Les images d'Annika Schleu en larmes sur ce cheval font le tour du monde et suscitent des réactions très variées dans la presse et sur les réseaux sociaux, qui vont de l'empathie pour la pentathlonienne et qui accusent le cheval d'être « une carne », jusqu'à l'empathie pour Saint Boy, la cavalière et son entraîneuse étant accusées de maltraitance, voire de cruauté envers l'animal. Le lendemain de l'épreuve, Kim Raisner est disqualifiée jusqu'à la fin des jeux en raison du coup qu'elle a porté à Saint Boy. Des associations de protection animale demandent l'interdiction de l'équitation en pentathlon, voire l'interdiction totale des épreuves d'équitation aux Jeux olympiques.
Cette affaire pousse l'Union internationale de pentathlon moderne (UIPM) à modifier l'épreuve d'équitation : la hauteur des obstacles à franchir et la longueur du parcours sont réduites.

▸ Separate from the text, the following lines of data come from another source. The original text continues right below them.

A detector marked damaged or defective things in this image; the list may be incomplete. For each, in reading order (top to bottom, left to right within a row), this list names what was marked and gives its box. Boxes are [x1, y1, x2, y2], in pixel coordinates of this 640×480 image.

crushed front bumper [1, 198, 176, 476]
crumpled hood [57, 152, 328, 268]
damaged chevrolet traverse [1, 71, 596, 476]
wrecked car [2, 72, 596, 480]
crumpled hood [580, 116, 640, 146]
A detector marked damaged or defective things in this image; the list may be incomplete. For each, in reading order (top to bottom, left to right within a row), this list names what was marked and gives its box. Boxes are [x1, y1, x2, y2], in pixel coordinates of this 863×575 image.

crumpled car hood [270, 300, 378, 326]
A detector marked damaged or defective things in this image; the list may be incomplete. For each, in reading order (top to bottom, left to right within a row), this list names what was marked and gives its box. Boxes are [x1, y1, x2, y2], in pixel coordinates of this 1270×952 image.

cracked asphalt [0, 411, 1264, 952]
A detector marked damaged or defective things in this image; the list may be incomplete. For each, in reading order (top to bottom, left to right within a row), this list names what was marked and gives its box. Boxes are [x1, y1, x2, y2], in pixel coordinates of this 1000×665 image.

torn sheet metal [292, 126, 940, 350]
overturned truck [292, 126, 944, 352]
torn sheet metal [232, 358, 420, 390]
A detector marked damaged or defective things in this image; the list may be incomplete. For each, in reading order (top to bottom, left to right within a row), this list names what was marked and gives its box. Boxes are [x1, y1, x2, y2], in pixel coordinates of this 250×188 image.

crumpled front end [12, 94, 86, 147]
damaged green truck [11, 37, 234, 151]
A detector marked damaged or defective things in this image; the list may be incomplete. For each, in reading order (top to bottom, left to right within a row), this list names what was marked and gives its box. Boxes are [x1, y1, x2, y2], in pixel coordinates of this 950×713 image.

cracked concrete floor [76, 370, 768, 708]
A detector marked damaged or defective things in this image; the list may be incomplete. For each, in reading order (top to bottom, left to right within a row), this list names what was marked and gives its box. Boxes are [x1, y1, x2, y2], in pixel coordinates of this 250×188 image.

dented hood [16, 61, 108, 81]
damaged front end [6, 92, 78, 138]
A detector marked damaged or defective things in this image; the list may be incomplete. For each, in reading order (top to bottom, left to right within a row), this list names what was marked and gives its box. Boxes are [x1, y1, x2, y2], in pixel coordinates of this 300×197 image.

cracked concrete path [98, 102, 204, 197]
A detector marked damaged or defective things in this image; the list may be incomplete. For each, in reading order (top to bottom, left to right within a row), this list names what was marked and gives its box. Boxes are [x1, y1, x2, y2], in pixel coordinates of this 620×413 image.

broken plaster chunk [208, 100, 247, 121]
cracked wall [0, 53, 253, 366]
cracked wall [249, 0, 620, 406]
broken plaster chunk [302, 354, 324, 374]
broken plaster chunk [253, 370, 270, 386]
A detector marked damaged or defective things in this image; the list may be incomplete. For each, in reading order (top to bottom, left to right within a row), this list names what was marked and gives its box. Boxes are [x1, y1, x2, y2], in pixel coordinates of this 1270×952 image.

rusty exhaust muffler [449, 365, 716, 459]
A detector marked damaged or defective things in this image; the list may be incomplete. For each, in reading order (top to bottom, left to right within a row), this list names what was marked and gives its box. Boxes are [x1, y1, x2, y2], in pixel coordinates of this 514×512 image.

L'UIPM annonce ensuite le retrait de l'équitation des épreuves de pentathlon moderne après les Jeux olympiques d'été de 2024. Annika Schleu et Kim Raisner sont acquittées des accusations de maltraitance animale début 2022.

Les épreuves olympiques du pentathlon moderne comportent une épreuve d'équitation, qui implique pour les pentathloniens de monter un cheval non-familier et tiré au sort, puis de franchir avec lui un parcours d'obstacles[S 1],[S 2]. Le couple cavalier-cheval ne dispose que du temps d'un court échauffement pour faire connaissance avant de franchir ce parcours d'obstacles hauts d'1,20 m[S 2],[S 3].
Lors de l'épreuve féminine d'équitation du pentathlon moderne aux Jeux olympiques d'été de 2020, qui se déroule le vendredi , la pentathlonienne Annika Schleu, alors première au classement provisoire après ses épreuves d'escrime et de natation, tire au sort le cheval Saint Boy, mis à disposition par un propriétaire japonais comme tous les autres chevaux de pentathlon[S 4],[1]. D'après ses données de profil officielles, Saint Boy est un cheval hongre de robe baie, né en 2006[2]. Tous les chevaux utilisés pour le pentathlon moderne dans le stade de Tokyo sont au préalable testés sur le parcours de saut d'obstacles qu'ils devront franchir pendant l'épreuve ; d'après le concepteur du parcours Olaf Petersen, Saint Boy n'a alors rencontré aucun problème particulier[PS 1]. Cependant, le professeur en sciences du sport Jörg Krieger (université d'Aarhus) note que Saint Boy tend à prendre son appel très près des obstacles avec d'autres cavaliers, ce qui illustre leur manque d'expérience pour demander le saut au cheval[1].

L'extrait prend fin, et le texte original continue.